Jerald Block, an Oregon psychiatrist who has written medical journal articles in favor of a video game addiction diagnosis, says the majority of people who have an issue with gaming also have other disorders such as depression, anxiety or ADHD (attention deficit hyperactivity disorder).
"Doctors need to be trained to look for gaming addiction because it complicates other disorders," he says. "This is important because if a person has depression and anxiety, part of the goal of treatment is to get out and function in the real world. If computer use is holding them at home and the virtual world is so rewarding, then they won't want to get out in the real world."
Dr. Block points out that the United States already lags behind in recognizing the dangers of video game overuse. South Korea, for example, recognizes it as a serious public health problem and has trained 1,043 counselors in the treatment of Internet addiction at more than 190 hospitals and treatment centers.
In China, Tao Ran, director of Addiction Medicine at Beijing Military Region Central Hospital, recently reported that 13.7 percent of Chinese adolescent Internet users - about 10 million teens - meet Internet addiction diagnostic criteria.
As a result, in 2007 China began restricting computer game use; current laws now discourage more than three hours of daily game use.
Still, Dr.

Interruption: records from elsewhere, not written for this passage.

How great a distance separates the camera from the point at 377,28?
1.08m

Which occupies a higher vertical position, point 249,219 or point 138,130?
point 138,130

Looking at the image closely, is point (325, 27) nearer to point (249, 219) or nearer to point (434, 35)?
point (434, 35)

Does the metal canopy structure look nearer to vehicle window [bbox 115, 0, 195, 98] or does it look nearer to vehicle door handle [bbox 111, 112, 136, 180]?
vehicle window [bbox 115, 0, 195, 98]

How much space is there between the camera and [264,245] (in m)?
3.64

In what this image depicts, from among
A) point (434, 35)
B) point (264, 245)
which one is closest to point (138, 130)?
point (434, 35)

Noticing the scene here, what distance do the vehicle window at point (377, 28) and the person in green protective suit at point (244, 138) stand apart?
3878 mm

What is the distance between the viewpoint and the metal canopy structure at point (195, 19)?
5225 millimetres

Block is skeptical that the United States will follow suit.
"The industry sells nine games every second," he says. "There are very powerful forces that are allied against ever seeing this diagnosis in the DSM."
Hal Halpin, president of the Entertainment Consumers Association, a gamers' advocacy group, says while substance addiction is a serious problem, it is unfair to single out gaming.

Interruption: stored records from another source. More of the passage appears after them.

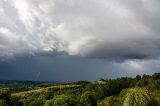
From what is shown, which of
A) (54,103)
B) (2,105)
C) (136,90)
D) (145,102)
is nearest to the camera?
(145,102)

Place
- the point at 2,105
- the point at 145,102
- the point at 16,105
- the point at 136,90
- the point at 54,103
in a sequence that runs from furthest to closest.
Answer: the point at 16,105
the point at 54,103
the point at 2,105
the point at 136,90
the point at 145,102

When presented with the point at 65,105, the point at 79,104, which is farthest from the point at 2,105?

"What we're really talking about here is media addiction, but unfortunately we're not even talking about that," he says. "The issue has been politicized down to games, to the exclusion of all other media, including movies, music and television. It seems disingenuous on its face. Is there a small percentage of folks who turn their TV or movie watching or game playing into an obsession? Sure. There's an argument to be made for Trekkies, 'Star Wars' fans and even 'Sex and the City' devotees - all of whom repeat behaviors that can be paralleled with unhealthy substance addictions, but that does not a causal relationship make."

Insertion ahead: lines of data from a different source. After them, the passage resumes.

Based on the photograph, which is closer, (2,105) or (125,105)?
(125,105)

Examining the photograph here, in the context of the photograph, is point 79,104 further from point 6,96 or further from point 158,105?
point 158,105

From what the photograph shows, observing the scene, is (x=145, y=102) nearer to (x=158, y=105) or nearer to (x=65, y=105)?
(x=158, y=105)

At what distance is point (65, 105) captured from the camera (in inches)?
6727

Addiction experts also fall on both sides of the argument.
"There is nothing here to suggest that this is a complex physiological disease state akin to alcoholism or other substance-abuse disorders, and it doesn't get to have the word 'addiction' attached to it," said Stuart Gitlow, a New York addiction psychiatrist, at the 2007 AMA meeting.
David Walsh, founder of the National Institute for Media and the Family, says the debate - as well as the number of gamers showing symptoms - is likely to grow between now and the time the next DSM is published.
"I think more and more clinicians are seeing gamers whose playing patterns are so similar to those who have drug and alcohol addiction," Mr. Walsh says. "I am not talking about kids who really like and enjoy video games; I am talking about players who get so involved in the game that other activities suffer, as does their physical health. The video game industry hates the term, though. The word addiction connotes a lot of issues they do not want to go near."